Comment by nzoschke
2 months ago
> we are now implementing fleet-wide updates
That ~1000 drivers on the road are all better trained on what to do in the next power outage is incredible.
There will always be unexpected events and mistakes made on the roads. Continual improvement that is locked in algorithmically across the entire fleet is way better than any individual driver's learning / training / behaviorior changes.
Humans seemed to navigate this just fine, even with all the Waymo road blocks and without extra training. If every unknown requires a software update, this system is doomed to repeat this behavior over and over in the long term.
Humans do dumb stuff like drive their cars into flowing floodwaters and they show no signs of stopping.
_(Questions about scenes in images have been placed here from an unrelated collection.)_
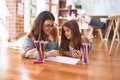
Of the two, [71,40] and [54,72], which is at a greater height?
[71,40]

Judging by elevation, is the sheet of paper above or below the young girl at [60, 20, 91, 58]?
below

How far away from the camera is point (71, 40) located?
157 centimetres

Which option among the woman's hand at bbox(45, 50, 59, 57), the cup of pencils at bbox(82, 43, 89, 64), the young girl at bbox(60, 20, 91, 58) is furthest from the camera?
the young girl at bbox(60, 20, 91, 58)

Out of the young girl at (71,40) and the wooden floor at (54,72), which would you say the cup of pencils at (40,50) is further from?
the young girl at (71,40)

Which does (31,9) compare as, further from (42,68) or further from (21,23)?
(42,68)

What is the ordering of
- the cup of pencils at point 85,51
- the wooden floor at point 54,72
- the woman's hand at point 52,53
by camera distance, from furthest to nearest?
the woman's hand at point 52,53, the cup of pencils at point 85,51, the wooden floor at point 54,72

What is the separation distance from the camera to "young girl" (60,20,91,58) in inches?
59.3

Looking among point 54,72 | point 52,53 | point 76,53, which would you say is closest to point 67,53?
point 76,53

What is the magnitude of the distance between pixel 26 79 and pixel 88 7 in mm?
4174

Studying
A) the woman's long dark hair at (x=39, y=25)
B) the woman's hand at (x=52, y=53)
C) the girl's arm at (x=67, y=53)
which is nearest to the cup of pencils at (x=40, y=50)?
the woman's hand at (x=52, y=53)

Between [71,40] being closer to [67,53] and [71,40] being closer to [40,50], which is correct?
[67,53]

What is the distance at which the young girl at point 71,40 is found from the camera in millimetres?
1505

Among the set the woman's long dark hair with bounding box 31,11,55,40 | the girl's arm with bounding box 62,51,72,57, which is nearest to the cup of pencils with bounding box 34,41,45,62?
the woman's long dark hair with bounding box 31,11,55,40

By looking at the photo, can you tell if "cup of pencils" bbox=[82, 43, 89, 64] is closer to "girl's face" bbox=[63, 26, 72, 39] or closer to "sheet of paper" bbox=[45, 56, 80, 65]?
"sheet of paper" bbox=[45, 56, 80, 65]
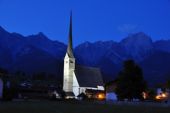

The Waymo Driver (the name for the hardware and software stack) is getting smarter all the time.
as recently as 3 weeks ago, the Waymo driver was also driving into floodwaters.
https://old.reddit.com/r/SelfDrivingCars/comments/1pem9ep/hm...
Humans do indeed drive into floodwaters like fools, but a critical point that’s often missed when talking about how self-driving cars will make the roads safer: you don’t. Self-driving cars can potentially be safer in general, but not necessarily for you in particular.
Imagine I created a magic bracelet that could reduce bicycling related deaths and injuries from 130,000 a year to 70,000. A great win for humans! The catch is that everyone would need to wear it, even people that do not ride bikes, and those 70,000 deaths and injuries would be randomly distributed among the entire population. Would you wear it?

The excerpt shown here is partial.